Start of Raw data

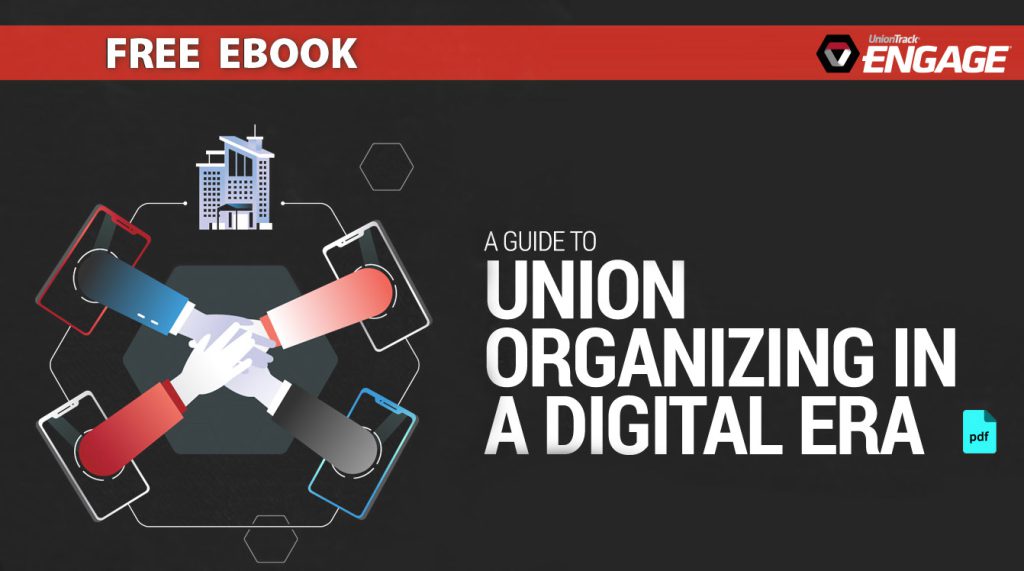 Union Organizing ENGAGE cover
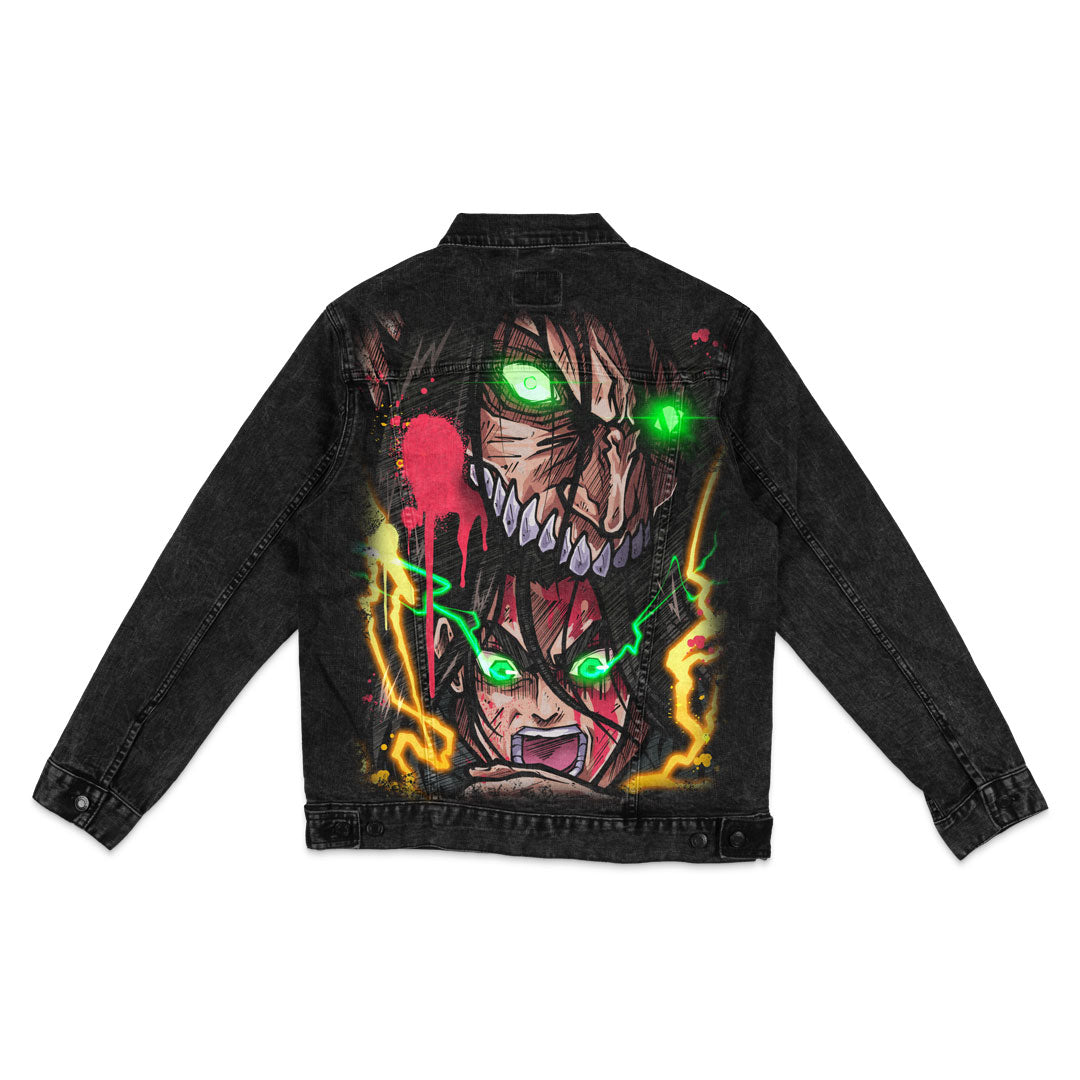 Wrathborne Denim Jacket - Black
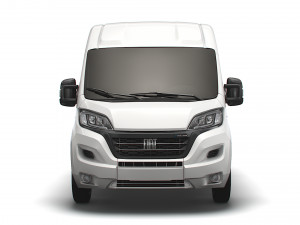 fiat e ducato van l1h2 2022 3D Model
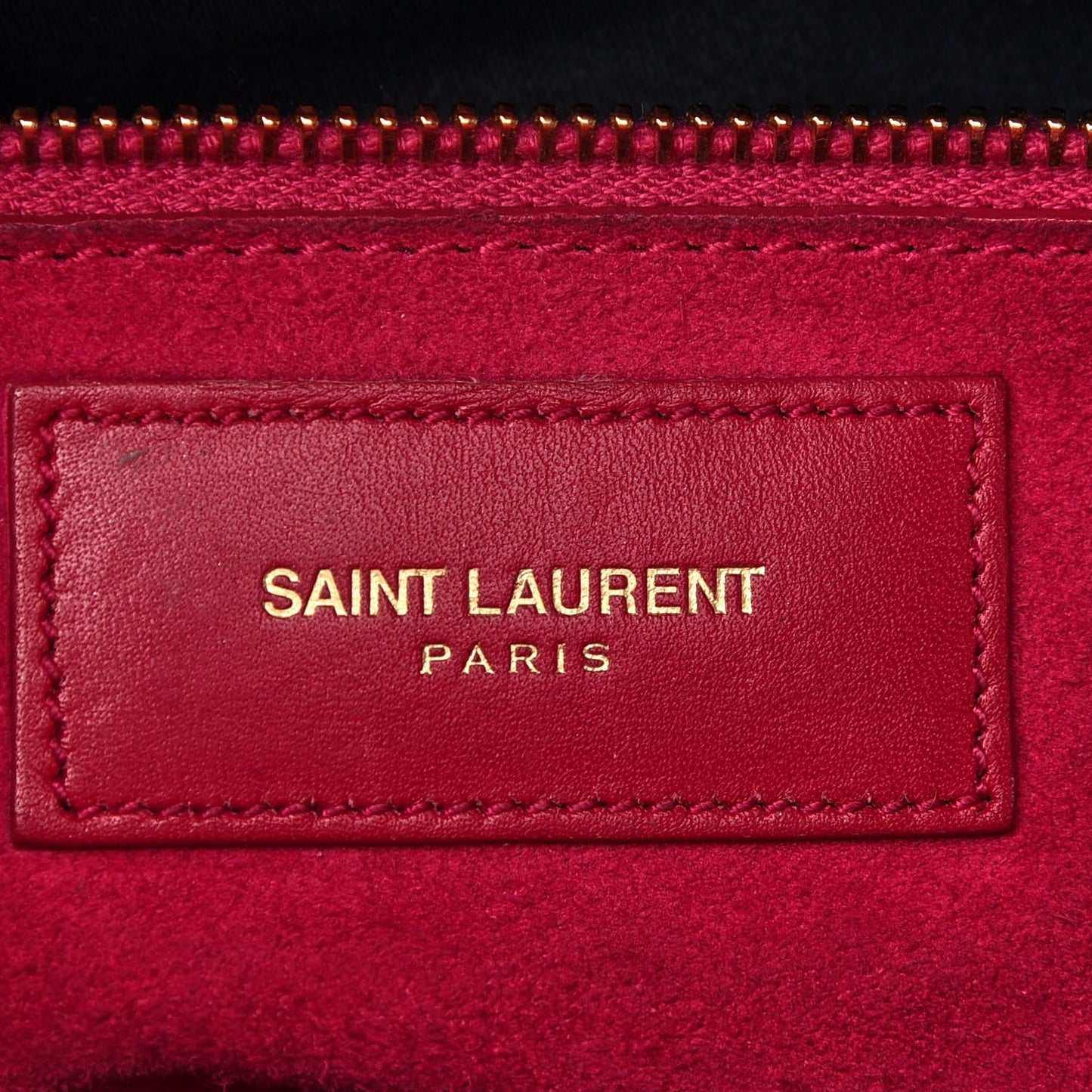 Calfskin Classic Duffle 6 Fuchsia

End of Raw data

Output the listing above exactly, but leave its pictures behind.

> [Worked solution]:
 Union Organizing ENGAGE cover
 Wrathborne Denim Jacket - Black
 fiat e ducato van l1h2 2022 3D Model
 Calfskin Classic Duffle 6 Fuchsia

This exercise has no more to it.